# YOUR TASK:
Format every line of the records below as a Markdown table with the columns Row and Line, numbering each row and omitting blank lines.

----

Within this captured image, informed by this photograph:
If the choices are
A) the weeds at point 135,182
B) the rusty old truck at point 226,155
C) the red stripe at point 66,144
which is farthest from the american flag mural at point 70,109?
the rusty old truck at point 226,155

----

# CORRECT RESULT:
| Row | Line |
|---|---|
| 1 | Within this captured image, informed by this photograph: |
| 2 | If the choices are |
| 3 | A) the weeds at point 135,182 |
| 4 | B) the rusty old truck at point 226,155 |
| 5 | C) the red stripe at point 66,144 |
| 6 | which is farthest from the american flag mural at point 70,109? |
| 7 | the rusty old truck at point 226,155 |